Dataset entries
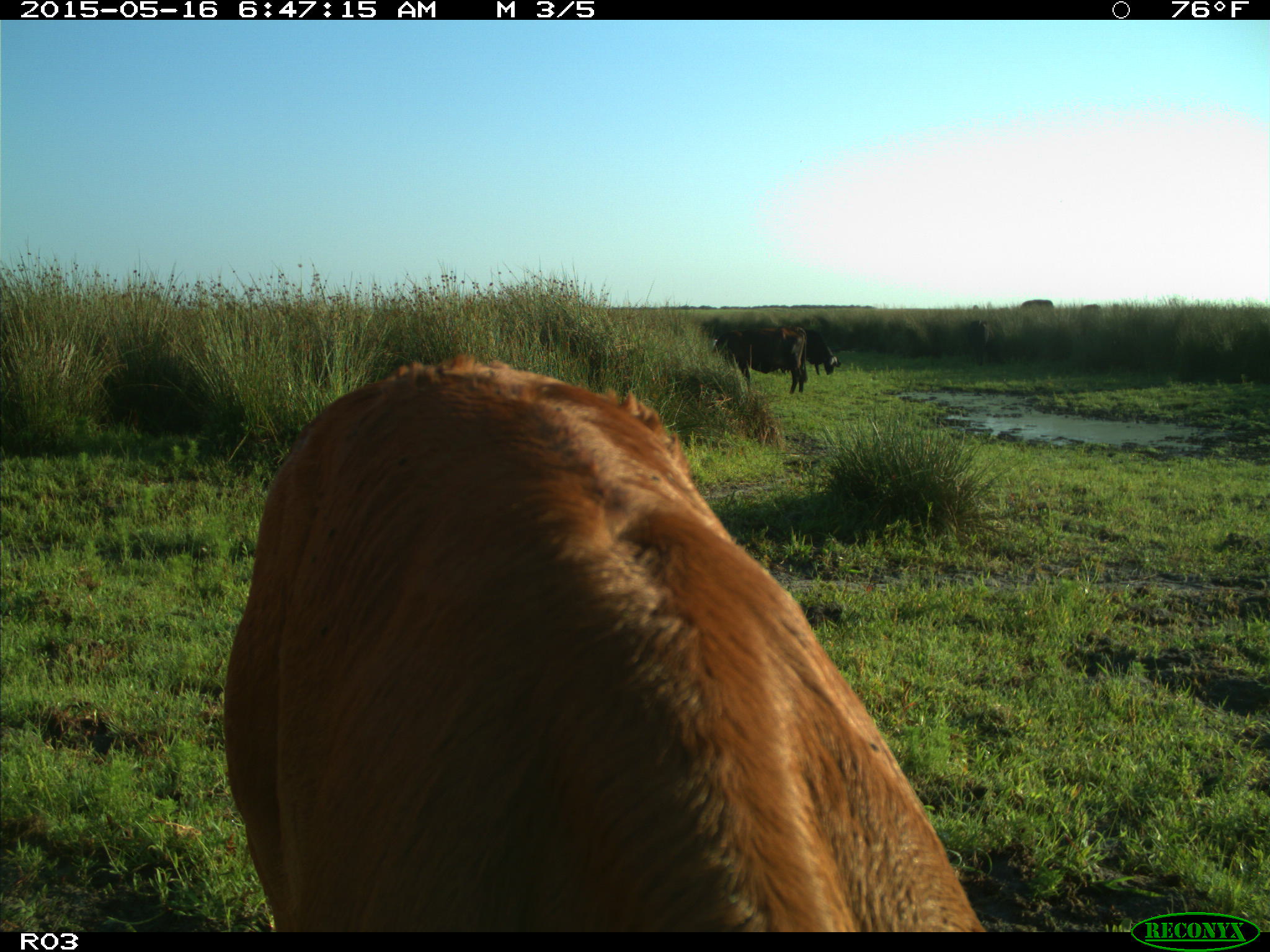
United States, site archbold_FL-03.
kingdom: Animalia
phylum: Chordata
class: Mammalia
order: Artiodactyla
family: Bovidae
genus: Bos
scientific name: Bos taurus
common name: domestic cow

_Work to be completed_: None of the images should be copied, but every entry must be given again exactly.

_Problem solution_:
United States, site archbold_FL-03.
kingdom: Animalia
phylum: Chordata
class: Mammalia
order: Artiodactyla
family: Bovidae
genus: Bos
scientific name: Bos taurus
common name: domestic cow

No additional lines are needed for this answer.